• _Available data_:

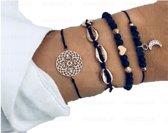 Nr. 4 -  Zwarte armband 4-delig - armband met half maantje - armband met halve maan - kralenarmband met hartje - armband met schelpjes - armband met figuren - © Tibri (C)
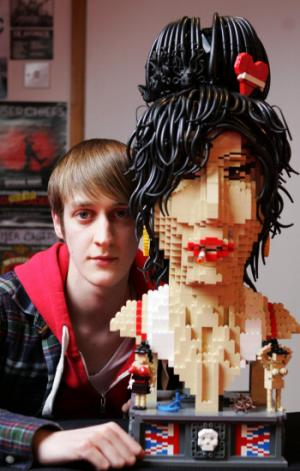 19 Year Old Builds Insane 3,000 Brick Amy Winehouse Bust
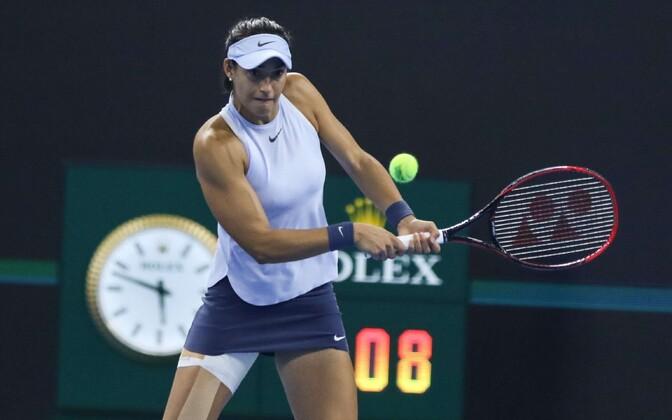 Caroline Garcia mängis Pekingis kõvasti kinniteibitud jalaga.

• _Work instruction_:
All of the data above must be printed exactly, minus its pictures.

• _Written response_:
 Nr. 4 -  Zwarte armband 4-delig - armband met half maantje - armband met halve maan - kralenarmband met hartje - armband met schelpjes - armband met figuren - © Tibri (C)
 19 Year Old Builds Insane 3,000 Brick Amy Winehouse Bust
 Caroline Garcia mängis Pekingis kõvasti kinniteibitud jalaga.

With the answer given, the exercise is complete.